Normally he needed a raging fever to stay home. People died on his mother’s gurneys; a guy once died in her arms.

“Tomorrow’s your lucky day,” his father said flatly. “I don’t teach until eleven.”

Connell did a victory dance. He expected his father to laugh, but his father kept his head down and his hands plunged in the filmy water.

? ? ?

Connell awoke to the odd sensation of a motherless house and stumbled out to the study to find his father leaning over his desk writing something. He started to speak, but his father put up a hand to cut him off.

“Get in the shower.”

He hadn’t finished his cereal when his father told him to start the car. Connell loved to sit in the driver’s seat when the engine was running. The rumbling under him spoke of power and freedom, as well as great potential for danger. If he shifted the gears incorrectly, he could go crashing through the new garage door, or back into a pedestrian on the sidewalk.

“Move over,” his father said. “This isn’t the time. And keep that thing off.” He snapped at the radio knob before Connell could.

“Let me tell you about my students,” he said after some silence. “They’re tough.” He had that look in his eye that he got when he was moved by something. “They’re proud. They can spot a faker a mile away. They don’t tolerate being treated like children. There’s too much at stake for them.”

Connell had no idea what his father was getting at.

“When we get to the lecture room, I’m going to introduce you, and I want you to sit in the back and listen. I don’t want you to distract anyone. I won’t be able to talk to you, so you can’t ask any questions. Please don’t interrupt me, because I have to concentrate.”

They arrived at the campus and parked in the garage. His father shut the engine off and sat still. He had his eyes closed and was taking deep breaths.

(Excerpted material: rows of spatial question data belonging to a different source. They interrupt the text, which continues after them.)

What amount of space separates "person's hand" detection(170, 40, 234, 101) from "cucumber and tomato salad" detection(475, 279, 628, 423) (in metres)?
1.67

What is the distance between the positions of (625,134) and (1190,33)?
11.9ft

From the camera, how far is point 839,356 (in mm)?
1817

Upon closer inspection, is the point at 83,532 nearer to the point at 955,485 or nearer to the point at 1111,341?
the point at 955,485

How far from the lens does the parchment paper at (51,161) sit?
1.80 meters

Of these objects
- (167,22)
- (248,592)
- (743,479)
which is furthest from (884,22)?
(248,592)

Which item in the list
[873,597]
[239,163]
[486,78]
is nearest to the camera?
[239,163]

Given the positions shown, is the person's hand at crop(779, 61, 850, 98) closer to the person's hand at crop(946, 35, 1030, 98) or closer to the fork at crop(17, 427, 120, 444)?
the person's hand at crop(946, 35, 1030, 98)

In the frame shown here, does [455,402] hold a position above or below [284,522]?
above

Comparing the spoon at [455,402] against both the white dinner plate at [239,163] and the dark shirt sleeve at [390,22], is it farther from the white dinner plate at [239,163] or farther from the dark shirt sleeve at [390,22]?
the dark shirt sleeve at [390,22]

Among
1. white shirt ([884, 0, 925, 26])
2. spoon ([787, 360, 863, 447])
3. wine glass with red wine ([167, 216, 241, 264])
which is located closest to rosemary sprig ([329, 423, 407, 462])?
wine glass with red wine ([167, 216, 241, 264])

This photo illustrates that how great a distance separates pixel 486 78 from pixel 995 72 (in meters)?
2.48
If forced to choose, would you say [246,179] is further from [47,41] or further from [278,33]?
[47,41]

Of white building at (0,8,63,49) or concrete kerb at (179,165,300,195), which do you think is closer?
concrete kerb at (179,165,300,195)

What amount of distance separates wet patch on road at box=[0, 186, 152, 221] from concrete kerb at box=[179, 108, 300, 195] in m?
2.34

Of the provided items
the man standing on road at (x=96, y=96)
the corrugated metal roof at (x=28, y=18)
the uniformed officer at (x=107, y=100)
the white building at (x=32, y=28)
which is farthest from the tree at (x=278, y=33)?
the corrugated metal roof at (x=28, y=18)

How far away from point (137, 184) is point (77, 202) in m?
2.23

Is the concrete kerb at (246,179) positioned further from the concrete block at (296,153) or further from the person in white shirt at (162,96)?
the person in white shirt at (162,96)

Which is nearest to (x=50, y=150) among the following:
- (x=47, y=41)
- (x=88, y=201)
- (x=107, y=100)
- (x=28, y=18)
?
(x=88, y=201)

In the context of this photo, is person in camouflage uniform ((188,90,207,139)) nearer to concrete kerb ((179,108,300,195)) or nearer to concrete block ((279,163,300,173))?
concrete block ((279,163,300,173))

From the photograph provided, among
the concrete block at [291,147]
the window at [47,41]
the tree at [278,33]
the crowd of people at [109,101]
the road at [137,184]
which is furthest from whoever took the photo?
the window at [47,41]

Connell waited for something to happen. His father started rubbing his temples. After a while he opened his eyes and looked at him.

“You ready?”

“Yeah,” Connell said.

His father reached to the back seat for his briefcase. “I was just doing a little relaxation ritual I have before I go in to teach.”

It was hard to believe his father needed such a thing. He’d always projected such easy command, and there were plaques on the wall attesting to his excellence as a teacher.

He was looking for something in his briefcase, not finding it, and growing agitated. He pulled a pile of papers out in a panicked frenzy and rifled through them. In the close quarters of the front seat, Connell could almost hear his father’s heart pounding. When he found what he was looking for, a legal pad, the heaving in his chest and the kinetic fury of his hands settled into an eerie stillness that overtook his whole body. Connell had no idea what to say. His father was staring straight ahead.

“It’s nothing,” his father said. “It’s that you’re here. I want everything to be perfect.”

They walked through the campus, passing people his father knew. His father introduced him quickly, barely stopping to do so, even though the people sported those deliberate expressions of instant delight that all people, however curmudgeonly, were required to produce upon meeting the progeny of their colleagues. He was walking so fast that Connell had a hard time keeping up with him, and eventually he broke into a little trot, which prevented Connell from taking in the sights as he would have liked. It looked like one of those fancy campuses in movies, with buildings with august columns and stonework, not like a place for people hanging on by a hair.

“This is nice,” Connell said.

“This campus was designed by a famous architect named Stanford White,” his father said automatically. “At one time, it was the Bronx satellite of New York University.” His voice sounded distant, as though he were delivering a lecture. “When NYU built this campus, their chancellor said he wanted it to look like the American ideal of a college. In the early seventies, after it had gotten too expensive to maintain, NYU sold it to the State of New York, and we moved over here from the old Bronx High School of Science.”